[Spatial question listing]
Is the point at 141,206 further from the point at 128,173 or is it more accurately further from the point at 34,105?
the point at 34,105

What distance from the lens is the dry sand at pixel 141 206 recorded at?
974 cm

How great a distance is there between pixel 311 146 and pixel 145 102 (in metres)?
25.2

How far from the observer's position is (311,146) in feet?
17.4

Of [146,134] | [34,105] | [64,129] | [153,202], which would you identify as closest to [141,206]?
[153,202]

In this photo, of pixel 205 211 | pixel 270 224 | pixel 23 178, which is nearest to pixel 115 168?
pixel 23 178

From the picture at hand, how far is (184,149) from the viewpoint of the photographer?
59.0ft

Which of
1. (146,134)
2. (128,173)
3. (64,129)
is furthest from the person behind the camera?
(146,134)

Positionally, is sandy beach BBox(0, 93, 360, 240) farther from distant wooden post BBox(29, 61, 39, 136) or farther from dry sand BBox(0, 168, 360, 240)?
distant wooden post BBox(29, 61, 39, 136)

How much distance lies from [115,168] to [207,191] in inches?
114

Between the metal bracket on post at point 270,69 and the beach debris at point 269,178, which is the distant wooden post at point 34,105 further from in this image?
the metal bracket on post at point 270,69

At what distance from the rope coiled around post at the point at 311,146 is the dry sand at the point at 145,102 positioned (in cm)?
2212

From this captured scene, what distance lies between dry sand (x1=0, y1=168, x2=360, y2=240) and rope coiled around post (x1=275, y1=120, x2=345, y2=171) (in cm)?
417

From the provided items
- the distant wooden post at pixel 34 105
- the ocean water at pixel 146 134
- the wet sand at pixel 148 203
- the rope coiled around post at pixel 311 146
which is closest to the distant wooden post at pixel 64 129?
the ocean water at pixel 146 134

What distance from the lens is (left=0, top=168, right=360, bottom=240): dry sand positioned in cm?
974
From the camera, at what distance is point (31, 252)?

### GIVEN PROBLEM
Rewrite the entire listing, putting "dry beach sand" in place of "dry sand" each time it occurs and leaving everything else as it is.

### RESPONSE
Is the point at 141,206 further from the point at 128,173 or is it more accurately further from the point at 34,105?
the point at 34,105

What distance from the lens is the dry beach sand at pixel 141 206 recorded at?
974 cm

How great a distance is there between pixel 311 146 and pixel 145 102 (in metres)?
25.2

How far from the observer's position is (311,146) in feet?
17.4

Of [146,134] | [34,105] | [64,129] | [153,202], which would you identify as closest to [141,206]?
[153,202]

In this photo, of pixel 205 211 | pixel 270 224 | pixel 23 178, which is nearest to pixel 115 168?
pixel 23 178

From the picture at hand, how far is (184,149) from the viewpoint of the photographer?
59.0ft

Which of
1. (146,134)
2. (128,173)
3. (64,129)
is furthest from the person behind the camera?
(146,134)

Positionally, is sandy beach BBox(0, 93, 360, 240) farther from distant wooden post BBox(29, 61, 39, 136) or farther from dry beach sand BBox(0, 168, 360, 240)?
distant wooden post BBox(29, 61, 39, 136)

How much distance lies from [115,168] to [207,191] in inches?
114

Between the metal bracket on post at point 270,69 and the beach debris at point 269,178, which is the distant wooden post at point 34,105 further from in this image?
the metal bracket on post at point 270,69

At what distance from the rope coiled around post at the point at 311,146 is the dry beach sand at the point at 145,102 positioned (in cm)?
2212

From this captured scene, what distance lies between dry beach sand (x1=0, y1=168, x2=360, y2=240) and rope coiled around post (x1=275, y1=120, x2=345, y2=171) (in cm)?
417

From the provided items
- the distant wooden post at pixel 34 105
- the ocean water at pixel 146 134
- the wet sand at pixel 148 203
- the rope coiled around post at pixel 311 146
which is closest to the distant wooden post at pixel 64 129?
the ocean water at pixel 146 134

What distance from the lens is (left=0, top=168, right=360, bottom=240): dry beach sand positioned in cm?
974
From the camera, at what distance is point (31, 252)?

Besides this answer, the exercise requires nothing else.